++++ Righe fornite ++++
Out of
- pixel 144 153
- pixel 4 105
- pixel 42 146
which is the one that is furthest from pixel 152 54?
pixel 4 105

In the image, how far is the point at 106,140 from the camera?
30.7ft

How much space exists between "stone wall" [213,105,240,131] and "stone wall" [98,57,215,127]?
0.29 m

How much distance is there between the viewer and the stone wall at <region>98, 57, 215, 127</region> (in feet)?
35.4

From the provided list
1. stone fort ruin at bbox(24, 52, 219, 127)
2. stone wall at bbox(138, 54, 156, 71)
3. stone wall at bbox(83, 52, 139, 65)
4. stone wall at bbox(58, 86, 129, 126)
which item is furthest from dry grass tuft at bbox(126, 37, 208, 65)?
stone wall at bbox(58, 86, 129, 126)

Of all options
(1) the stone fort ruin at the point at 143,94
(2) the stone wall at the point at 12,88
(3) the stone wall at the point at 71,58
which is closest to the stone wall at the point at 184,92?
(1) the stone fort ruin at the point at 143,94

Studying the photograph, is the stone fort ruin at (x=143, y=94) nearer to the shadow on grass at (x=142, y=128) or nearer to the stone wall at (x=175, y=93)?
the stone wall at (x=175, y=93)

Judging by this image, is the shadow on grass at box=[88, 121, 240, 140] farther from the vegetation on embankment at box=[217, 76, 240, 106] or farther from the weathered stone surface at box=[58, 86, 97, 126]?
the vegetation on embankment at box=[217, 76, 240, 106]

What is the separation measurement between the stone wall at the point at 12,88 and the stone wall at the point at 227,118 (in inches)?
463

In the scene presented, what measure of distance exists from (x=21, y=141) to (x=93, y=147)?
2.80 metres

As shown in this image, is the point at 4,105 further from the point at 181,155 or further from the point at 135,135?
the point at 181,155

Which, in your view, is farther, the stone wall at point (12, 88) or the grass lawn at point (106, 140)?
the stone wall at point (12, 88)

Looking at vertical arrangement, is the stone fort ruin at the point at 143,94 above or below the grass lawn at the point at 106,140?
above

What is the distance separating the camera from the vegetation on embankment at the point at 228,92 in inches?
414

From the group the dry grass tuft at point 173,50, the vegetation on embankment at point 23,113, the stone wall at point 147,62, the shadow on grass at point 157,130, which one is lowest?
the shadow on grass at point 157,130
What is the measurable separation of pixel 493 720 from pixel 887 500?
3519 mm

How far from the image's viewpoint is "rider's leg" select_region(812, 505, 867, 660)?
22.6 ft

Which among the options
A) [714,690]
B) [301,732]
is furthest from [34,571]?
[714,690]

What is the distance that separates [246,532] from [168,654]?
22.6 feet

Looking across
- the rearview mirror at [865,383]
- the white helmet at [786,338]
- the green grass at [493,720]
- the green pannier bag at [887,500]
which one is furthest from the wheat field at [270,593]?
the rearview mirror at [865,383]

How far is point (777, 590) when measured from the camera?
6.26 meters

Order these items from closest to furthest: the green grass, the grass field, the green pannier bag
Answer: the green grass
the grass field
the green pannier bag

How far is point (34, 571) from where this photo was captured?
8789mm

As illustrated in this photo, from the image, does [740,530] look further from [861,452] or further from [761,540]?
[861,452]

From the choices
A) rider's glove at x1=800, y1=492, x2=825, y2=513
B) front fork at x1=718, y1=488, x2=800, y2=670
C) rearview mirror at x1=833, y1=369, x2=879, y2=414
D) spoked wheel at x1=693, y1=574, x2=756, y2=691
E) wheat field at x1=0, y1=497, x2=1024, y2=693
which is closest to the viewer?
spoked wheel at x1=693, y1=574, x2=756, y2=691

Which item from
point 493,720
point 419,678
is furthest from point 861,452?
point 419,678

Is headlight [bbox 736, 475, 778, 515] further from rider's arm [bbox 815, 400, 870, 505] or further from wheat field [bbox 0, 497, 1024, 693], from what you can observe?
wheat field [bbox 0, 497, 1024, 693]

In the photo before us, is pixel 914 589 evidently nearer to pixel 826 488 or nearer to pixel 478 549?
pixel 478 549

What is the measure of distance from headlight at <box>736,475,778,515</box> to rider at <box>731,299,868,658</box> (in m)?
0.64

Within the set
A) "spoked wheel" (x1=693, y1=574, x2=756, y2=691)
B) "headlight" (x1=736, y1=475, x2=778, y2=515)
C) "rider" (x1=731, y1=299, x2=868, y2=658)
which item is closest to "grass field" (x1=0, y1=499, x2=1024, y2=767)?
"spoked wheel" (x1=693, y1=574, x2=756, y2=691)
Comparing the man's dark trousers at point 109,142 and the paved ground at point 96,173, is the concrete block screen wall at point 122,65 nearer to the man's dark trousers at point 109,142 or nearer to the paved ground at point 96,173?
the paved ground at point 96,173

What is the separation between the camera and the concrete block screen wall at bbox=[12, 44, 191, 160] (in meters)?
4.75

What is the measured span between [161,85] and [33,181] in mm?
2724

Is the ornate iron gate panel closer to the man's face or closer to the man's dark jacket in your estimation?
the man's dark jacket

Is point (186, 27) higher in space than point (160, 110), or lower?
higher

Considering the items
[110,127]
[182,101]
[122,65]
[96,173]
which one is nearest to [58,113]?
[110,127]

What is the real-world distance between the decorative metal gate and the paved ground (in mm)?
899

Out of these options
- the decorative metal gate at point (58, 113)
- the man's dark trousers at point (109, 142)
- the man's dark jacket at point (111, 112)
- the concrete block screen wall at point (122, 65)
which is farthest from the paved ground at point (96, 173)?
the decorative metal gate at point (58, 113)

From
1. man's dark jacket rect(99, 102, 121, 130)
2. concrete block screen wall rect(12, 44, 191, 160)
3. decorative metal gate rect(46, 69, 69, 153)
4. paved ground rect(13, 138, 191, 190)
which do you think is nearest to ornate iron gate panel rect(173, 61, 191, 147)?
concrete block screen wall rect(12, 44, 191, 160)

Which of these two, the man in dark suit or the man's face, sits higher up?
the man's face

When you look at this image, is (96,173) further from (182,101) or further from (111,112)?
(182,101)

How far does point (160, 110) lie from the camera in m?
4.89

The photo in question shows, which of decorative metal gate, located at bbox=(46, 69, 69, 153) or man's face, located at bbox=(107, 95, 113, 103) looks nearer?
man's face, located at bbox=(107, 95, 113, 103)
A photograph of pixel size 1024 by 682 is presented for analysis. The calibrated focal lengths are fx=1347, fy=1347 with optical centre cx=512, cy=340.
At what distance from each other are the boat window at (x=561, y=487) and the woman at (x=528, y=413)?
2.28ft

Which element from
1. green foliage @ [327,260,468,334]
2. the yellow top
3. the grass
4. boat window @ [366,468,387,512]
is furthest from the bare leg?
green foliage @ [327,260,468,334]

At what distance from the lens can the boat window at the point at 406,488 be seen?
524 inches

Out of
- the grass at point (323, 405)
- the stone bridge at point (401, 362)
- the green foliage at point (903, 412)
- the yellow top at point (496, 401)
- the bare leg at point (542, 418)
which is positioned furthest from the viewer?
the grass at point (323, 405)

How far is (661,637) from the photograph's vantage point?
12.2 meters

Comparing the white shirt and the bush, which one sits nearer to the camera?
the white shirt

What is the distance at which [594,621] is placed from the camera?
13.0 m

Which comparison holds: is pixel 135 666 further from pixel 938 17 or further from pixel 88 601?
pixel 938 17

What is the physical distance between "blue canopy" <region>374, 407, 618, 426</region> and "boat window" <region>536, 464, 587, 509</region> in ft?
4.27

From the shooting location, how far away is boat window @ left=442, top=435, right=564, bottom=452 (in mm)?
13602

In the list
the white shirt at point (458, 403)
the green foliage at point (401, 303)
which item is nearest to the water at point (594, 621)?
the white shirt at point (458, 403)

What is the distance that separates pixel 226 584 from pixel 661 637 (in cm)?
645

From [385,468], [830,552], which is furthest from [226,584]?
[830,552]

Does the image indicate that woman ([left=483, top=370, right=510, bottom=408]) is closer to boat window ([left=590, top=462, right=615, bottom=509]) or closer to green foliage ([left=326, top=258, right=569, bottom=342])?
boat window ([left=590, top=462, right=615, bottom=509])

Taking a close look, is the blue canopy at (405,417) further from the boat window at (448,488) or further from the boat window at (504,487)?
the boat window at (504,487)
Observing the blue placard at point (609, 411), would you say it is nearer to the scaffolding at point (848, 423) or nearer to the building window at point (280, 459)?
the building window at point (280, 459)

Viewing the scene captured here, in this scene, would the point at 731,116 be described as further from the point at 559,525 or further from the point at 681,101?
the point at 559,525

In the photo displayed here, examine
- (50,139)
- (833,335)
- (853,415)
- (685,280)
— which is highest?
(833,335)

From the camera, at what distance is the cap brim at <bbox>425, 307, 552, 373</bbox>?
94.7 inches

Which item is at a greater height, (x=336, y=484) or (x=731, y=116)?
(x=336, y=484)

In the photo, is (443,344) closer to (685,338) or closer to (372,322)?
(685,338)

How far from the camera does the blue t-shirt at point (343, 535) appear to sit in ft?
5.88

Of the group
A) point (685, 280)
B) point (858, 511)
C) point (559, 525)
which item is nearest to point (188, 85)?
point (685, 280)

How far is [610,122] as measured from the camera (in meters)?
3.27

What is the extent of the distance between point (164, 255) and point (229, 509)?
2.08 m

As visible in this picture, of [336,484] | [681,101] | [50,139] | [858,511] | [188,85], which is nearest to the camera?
++++
[Obiettivo del compito] Trascrivi in una tabella Markdown con le colonne "Numero" e "Testo" le righe comprese tra quella che contiene "From the provided list" e quella che contiene "4. stone wall at bbox(58, 86, 129, 126)", entrambe incluse, tralasciando le righe vuote.

[Risultato corretto]
| Numero | Testo |
|---|---|
| 1 | From the provided list |
| 2 | 1. stone fort ruin at bbox(24, 52, 219, 127) |
| 3 | 2. stone wall at bbox(138, 54, 156, 71) |
| 4 | 3. stone wall at bbox(83, 52, 139, 65) |
| 5 | 4. stone wall at bbox(58, 86, 129, 126) |